Problem statement → Exactly and only the lines below from the one containing "avant guard hair" down to the one containing "Акварел Рембранд 1/2pan" are wanted, both included; please exclude every picture.

Dataset entries →
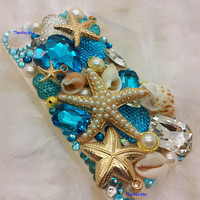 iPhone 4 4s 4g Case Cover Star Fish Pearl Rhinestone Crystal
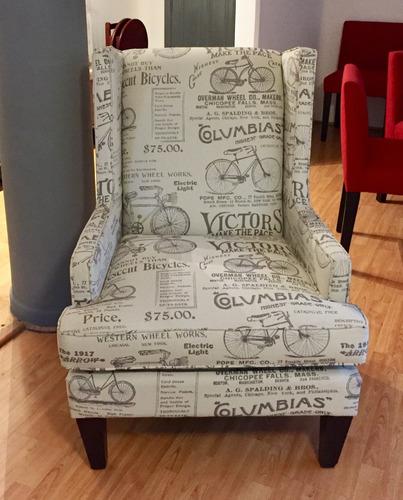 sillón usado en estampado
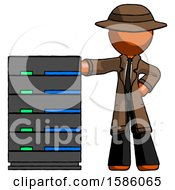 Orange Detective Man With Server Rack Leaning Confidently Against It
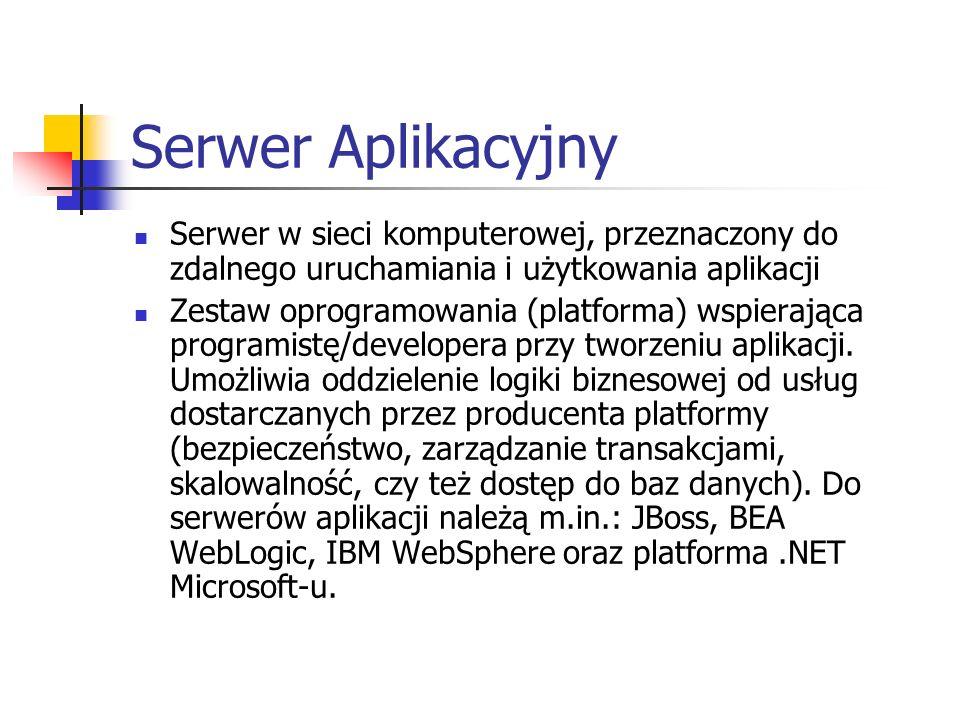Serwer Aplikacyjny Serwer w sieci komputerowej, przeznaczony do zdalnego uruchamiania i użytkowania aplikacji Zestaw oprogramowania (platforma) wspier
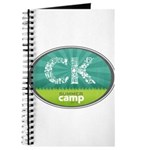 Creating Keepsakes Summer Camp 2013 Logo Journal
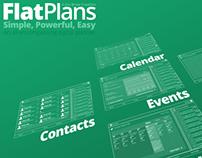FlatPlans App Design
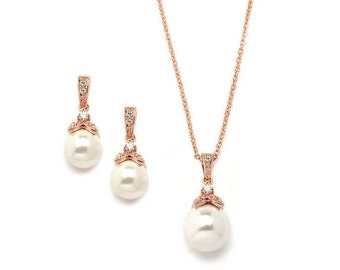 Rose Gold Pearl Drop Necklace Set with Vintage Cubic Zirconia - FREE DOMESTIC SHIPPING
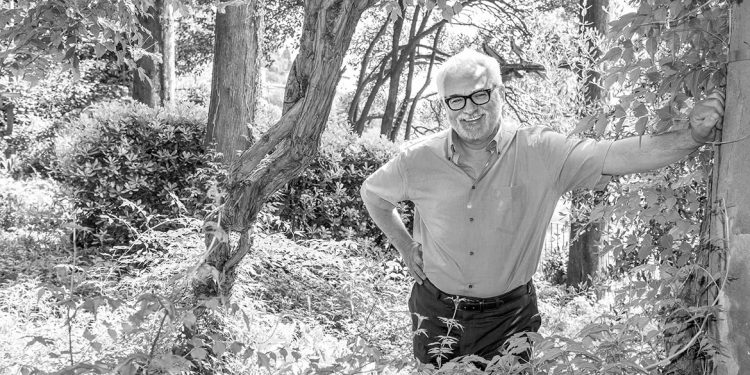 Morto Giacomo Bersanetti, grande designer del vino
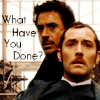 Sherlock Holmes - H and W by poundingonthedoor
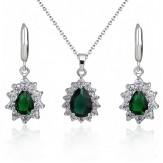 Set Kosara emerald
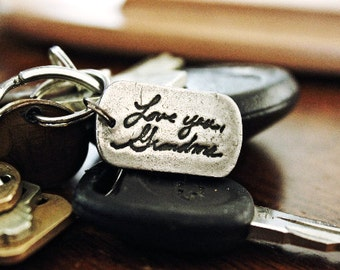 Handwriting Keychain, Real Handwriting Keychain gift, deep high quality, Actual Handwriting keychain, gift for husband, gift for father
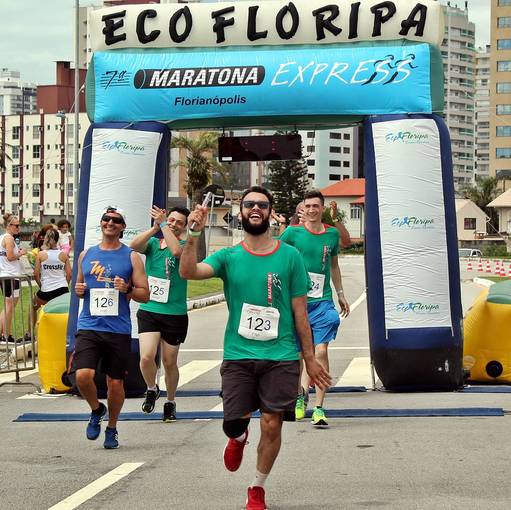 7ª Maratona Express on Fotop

--

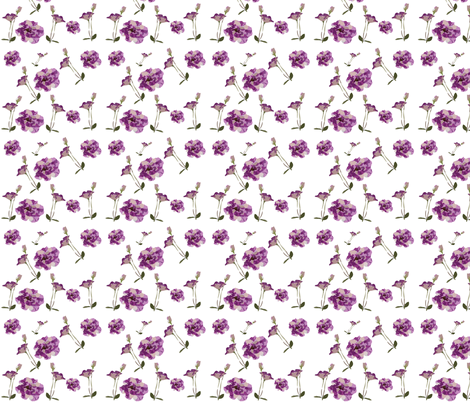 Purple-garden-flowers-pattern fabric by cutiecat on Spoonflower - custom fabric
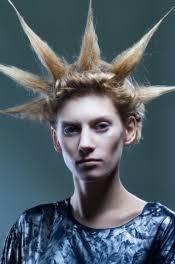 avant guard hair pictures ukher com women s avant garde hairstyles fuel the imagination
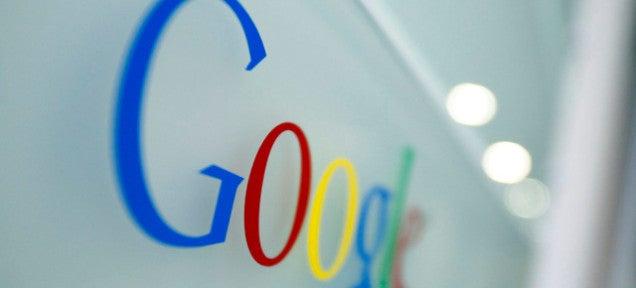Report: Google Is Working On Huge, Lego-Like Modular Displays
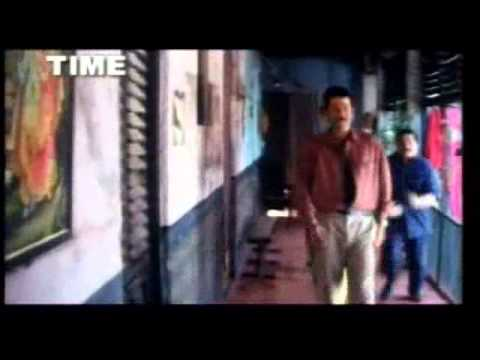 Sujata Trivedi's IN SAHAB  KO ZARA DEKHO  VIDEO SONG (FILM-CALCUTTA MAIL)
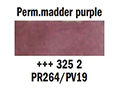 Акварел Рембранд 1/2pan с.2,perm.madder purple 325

Result →
 avant guard hair pictures ukher com women s avant garde hairstyles fuel the imagination
Report: Google Is Working On Huge, Lego-Like Modular Displays
 Sujata Trivedi's IN SAHAB  KO ZARA DEKHO  VIDEO SONG (FILM-CALCUTTA MAIL)
 Акварел Рембранд 1/2pan с.2,perm.madder purple 325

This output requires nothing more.